If we had to receive three sheets of paper then they could have been posted together. Take into account the stationery costs as well as the postage, there is a waste in this one instance of something like £1.30. No big deal, you might think, but how many times a day, how many days a year, does this happen?

This one court centre processes something like 7,500 claims a week. Not all of those will involve multiple defendants but many will. In many cases there will be fewer – in other cases more.

It wouldn’t surprise me to know that this one sloppy practice costs best part of a thousand pounds a week. The point is it’s just one small example. It’s indicative of a blindness to simple opportunities to save significant sums – money that could be spent on actually improving the service elsewhere.

The cuts will happen anyway but this sort of unnecessary wastage will continue, so the economies will be made in areas that really matter. A little initiative and the right attitude here could deliver real benefits. Why do we have paper acknowledgements in the post anyway? Why isn’t it done by email?

It would be if we used the on-line facility to issue proceedings but, frankly, like the RTA portal, it is such a mess that we don’t. We would happily email, or if we must fax, papers to the court but of course there is no way of paying other than by sending cheque in the post.

Meanwhile, down here in the West Country, things ain’t a lot better. Bristol is a major court centre doing a lot of business. One thing you expect is that they know what they are doing.

It has just taken us seven weeks to get a case transferred, post-judgment, to another court for enforcement purposes. It’s hard to believe that anybody could make something so simple appear so difficult.

We have a judgment that we want to enforce by attachment of earnings order. The debtor lives in Wiltshire, so we need to transfer to his local court. Practice Direction 70.3 within the Civil Procedure Rules is quite helpful here. It tells us two things very clearly, in case we didn’t know.

First (2.1) that if we want to enforce a judgment in a different county court we “must first make a request in writing to the court in which the case is proceeding...”

Secondly (2.2) that “on receipt of such a request, a court officer will transfer the proceedings to the other court unless a judge orders otherwise”.
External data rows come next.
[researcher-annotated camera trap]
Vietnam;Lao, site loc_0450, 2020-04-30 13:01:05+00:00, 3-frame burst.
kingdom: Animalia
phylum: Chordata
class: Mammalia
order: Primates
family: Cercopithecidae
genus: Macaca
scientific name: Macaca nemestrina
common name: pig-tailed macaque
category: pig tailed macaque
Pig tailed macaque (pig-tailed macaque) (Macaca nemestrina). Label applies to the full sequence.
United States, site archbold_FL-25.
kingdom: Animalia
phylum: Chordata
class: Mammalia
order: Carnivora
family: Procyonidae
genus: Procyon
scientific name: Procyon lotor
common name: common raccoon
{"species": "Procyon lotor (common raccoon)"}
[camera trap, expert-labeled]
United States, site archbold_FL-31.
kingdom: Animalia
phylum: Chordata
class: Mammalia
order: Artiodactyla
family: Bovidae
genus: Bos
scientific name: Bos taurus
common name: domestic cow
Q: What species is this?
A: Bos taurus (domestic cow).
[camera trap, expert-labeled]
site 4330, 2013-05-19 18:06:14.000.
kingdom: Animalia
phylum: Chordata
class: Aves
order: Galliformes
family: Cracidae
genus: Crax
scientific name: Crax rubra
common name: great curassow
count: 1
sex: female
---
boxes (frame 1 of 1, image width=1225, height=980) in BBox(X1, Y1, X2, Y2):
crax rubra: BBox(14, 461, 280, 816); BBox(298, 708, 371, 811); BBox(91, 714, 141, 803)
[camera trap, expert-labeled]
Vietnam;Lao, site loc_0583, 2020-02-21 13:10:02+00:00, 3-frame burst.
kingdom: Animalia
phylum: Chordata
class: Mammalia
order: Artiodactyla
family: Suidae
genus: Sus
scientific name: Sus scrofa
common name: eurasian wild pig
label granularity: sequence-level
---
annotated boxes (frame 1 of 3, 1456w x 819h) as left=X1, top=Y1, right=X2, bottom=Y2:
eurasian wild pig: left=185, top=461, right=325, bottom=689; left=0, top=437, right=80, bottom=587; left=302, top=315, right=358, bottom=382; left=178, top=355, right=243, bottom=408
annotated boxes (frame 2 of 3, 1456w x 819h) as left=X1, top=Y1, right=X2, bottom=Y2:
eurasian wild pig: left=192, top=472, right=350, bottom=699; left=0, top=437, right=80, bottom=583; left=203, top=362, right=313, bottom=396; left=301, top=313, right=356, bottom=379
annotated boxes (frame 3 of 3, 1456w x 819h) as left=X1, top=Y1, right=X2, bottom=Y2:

So it is a simple request (i.e. a letter) and a court officer deals with the transfer. We have ticked all those boxes.

What happens? First we are told that there isn’t a court file. Why is that? Ultimately, with some help from Trowbridge County Court, we establish there is now a policy of destroying (without scanning) court files after a period of three years.

Fortunately we have essential papers including the claim form and the judgment. We assemble an electronic file and send it to Bristol, and ask them to deal with it again.

Lots of delay eventually results in the following response from Bristol Court. It is one page with no enclosures but it is very helpfully sent by post - not email (or fax).

It comes from somebody in the “pre-judgment section” (sic) who can’t, with the benefit of our correspondence in front of them, spell either the name of the firm or the first line of our address correctly. We are told that the file was referred to a deputy district judge who said:-

“It seems that the claimant’s solicitors are asking for the transfer of this resurrected file to Trwobridge (sic), presumably for enforcement purposes, but this is not clear from the file and they have made no application. Can you please ask them to confirm that they want the file transferred, for wat (sic) purpose and why a transfer for (sic) Trowbridge is appropriate?”

The rest of the story is a boring saga of chasing letters from us which eventually resulted in a call from a different person. He, having been told how simple it was and pointed again to the text of the CPR, assured me that he would “give it his full attention”.

In consequence it took only another fortnight to get the file transferred.

The result seems to be that increasingly we have people in our court offices who have very little clue what they are doing, presumably because they lack training.

Presumably also we can’t afford to train them properly because of the postage bills.